━━━━━ Extrait du texte
Sécheresse au nord Niger. Quand le bétail des hommes est en péril, les femmes plient les tentes

Crédité d’une contribution de 14,6 % au Produit intérieur brut national en 2008, l’élevage pèse lourd sur le développement économique du Niger. Il constitue la seconde recette d’exportation du pays après l’uranium. Mais aujourd’hui, ce secteur va mal

Et pour cause? D’après les statistiques du ministère de l’Elevage et des Industries animales à Niamey, la capitale, le déficit fourrager enregistré cette année au Niger se chiffre à plus de 16 millions de tonnes de matières sèches. Cette situation met en péril la survie d’environ 65% du cheptel nigérien. Tributaire d’un aléa climatique nommé pluviométrie, que ne maîtrisent ni les hommes d’Etat ni leurs politiques, le secteur de l’élevage du Niger est dans l'agonie. A Agadez, région du Niger, le calvaire est tel que des tentes se défont, des bras valides s’en vont et les plus résistants plongent doucement mais sûrement dans les bas-fonds du désespoir. Chronique d’un des plus grands drames que la région d’Agadez ait connu.
━━━━━━━━━━
━━━━━ Données enregistrées
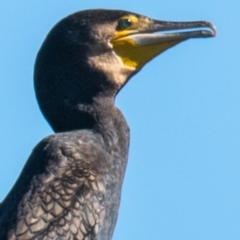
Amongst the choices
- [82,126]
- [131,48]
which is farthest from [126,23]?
[82,126]

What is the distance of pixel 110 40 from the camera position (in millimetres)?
15234

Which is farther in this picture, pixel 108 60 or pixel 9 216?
pixel 108 60

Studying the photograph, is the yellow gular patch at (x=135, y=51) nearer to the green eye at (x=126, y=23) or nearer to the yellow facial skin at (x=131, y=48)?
the yellow facial skin at (x=131, y=48)

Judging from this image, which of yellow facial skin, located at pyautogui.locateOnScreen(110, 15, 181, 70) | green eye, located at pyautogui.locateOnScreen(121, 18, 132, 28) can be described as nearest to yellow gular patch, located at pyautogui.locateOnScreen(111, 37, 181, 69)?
yellow facial skin, located at pyautogui.locateOnScreen(110, 15, 181, 70)

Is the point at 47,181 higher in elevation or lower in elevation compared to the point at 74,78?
lower

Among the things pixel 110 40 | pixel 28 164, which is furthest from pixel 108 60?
pixel 28 164

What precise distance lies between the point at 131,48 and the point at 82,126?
82 centimetres

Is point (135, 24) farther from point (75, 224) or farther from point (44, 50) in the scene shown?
point (75, 224)

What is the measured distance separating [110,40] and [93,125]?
2.50ft

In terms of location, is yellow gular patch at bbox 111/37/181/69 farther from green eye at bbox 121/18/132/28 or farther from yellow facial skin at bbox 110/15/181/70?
green eye at bbox 121/18/132/28

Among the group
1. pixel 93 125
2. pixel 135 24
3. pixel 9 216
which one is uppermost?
pixel 135 24

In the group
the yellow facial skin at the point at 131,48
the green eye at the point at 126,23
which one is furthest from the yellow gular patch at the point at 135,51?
the green eye at the point at 126,23

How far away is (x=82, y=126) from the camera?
14.9 metres

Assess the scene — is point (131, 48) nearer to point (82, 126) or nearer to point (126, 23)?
point (126, 23)
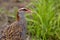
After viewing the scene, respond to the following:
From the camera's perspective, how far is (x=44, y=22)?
14.9 ft

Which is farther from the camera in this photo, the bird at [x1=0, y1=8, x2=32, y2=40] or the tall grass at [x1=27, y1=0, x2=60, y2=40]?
the tall grass at [x1=27, y1=0, x2=60, y2=40]

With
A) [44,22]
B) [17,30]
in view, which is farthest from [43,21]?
[17,30]

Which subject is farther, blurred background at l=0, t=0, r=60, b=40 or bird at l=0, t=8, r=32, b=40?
blurred background at l=0, t=0, r=60, b=40

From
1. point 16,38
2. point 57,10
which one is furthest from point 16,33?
point 57,10

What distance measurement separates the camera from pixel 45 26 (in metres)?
4.49

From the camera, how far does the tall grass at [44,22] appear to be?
4.48 metres

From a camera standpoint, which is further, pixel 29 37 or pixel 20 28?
pixel 29 37

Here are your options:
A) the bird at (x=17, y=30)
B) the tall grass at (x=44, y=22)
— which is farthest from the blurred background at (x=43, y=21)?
the bird at (x=17, y=30)

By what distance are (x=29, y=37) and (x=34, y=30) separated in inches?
6.6

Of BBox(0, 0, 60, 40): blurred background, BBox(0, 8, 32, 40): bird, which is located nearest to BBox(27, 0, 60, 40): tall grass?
BBox(0, 0, 60, 40): blurred background

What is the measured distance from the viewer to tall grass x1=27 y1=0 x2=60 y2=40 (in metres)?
4.48

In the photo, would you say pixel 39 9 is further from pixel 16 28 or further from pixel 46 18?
pixel 16 28

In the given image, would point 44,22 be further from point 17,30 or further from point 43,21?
point 17,30

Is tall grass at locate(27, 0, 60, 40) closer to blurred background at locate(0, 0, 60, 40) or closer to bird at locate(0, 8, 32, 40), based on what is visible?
blurred background at locate(0, 0, 60, 40)
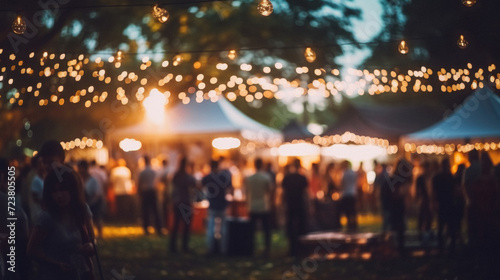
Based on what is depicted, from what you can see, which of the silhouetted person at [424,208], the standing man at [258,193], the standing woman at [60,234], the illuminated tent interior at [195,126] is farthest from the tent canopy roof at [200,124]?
the standing woman at [60,234]

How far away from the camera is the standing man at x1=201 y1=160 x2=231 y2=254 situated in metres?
16.3

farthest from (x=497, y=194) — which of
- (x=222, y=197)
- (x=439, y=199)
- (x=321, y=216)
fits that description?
(x=321, y=216)

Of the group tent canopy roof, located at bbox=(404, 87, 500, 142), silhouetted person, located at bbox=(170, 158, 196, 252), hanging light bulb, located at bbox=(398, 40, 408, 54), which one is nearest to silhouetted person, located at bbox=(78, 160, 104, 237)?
silhouetted person, located at bbox=(170, 158, 196, 252)

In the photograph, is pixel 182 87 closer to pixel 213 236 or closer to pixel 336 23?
pixel 336 23

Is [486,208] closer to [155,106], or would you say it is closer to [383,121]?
Answer: [155,106]

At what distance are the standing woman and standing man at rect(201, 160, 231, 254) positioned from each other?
9864mm

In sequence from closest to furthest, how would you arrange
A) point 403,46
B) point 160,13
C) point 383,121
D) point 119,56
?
point 160,13
point 403,46
point 119,56
point 383,121

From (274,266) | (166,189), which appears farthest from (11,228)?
(166,189)

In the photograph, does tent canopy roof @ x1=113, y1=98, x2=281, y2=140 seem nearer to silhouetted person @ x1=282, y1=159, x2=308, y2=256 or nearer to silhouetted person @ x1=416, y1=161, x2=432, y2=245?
silhouetted person @ x1=282, y1=159, x2=308, y2=256

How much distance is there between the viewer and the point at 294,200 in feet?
55.4

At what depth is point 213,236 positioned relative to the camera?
16812 millimetres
━━━━━━━━━━
Consigne 1
Selon l'extrait sur la sécheresse au Niger, quelle part du Produit intérieur brut national l'élevage représentait-il en 2008 ?
Consigne 2
D'après l'extrait sur la sécheresse au Niger, expliquez pourquoi le secteur de l'élevage va mal cette année.
Consigne 3
Réécrivez sous forme de liste le paragraphe de l'extrait sur la sécheresse au Niger qui commence par « Et pour cause? », en conservant ses faits principaux.

Réponse attendue 1
L'élevage représentait 14,6 % du Produit intérieur brut national en 2008.

Réponse attendue 2
Le Niger enregistre cette année un déficit fourrager de plus de 16 millions de tonnes de matières sèches, ce qui menace la survie d'environ 65 % du cheptel. Le secteur dépend en effet de la pluviométrie, un aléa climatique que ni les hommes d'État ni leurs politiques ne maîtrisent.

Réponse attendue 3
- Selon le ministère de l'Élevage et des Industries animales, le déficit fourrager de cette année au Niger dépasse 16 millions de tonnes de matières sèches.
- Environ 65 % du cheptel nigérien est menacé.
- L'élevage dépend de la pluviométrie, que ni les hommes d'État ni leurs politiques ne maîtrisent, et se trouve à l'agonie.
- Dans la région d'Agadez, des tentes se défont, des bras valides partent et les plus résistants sombrent dans le désespoir.
- Il s'agit de l'un des plus grands drames qu'ait connus la région d'Agadez.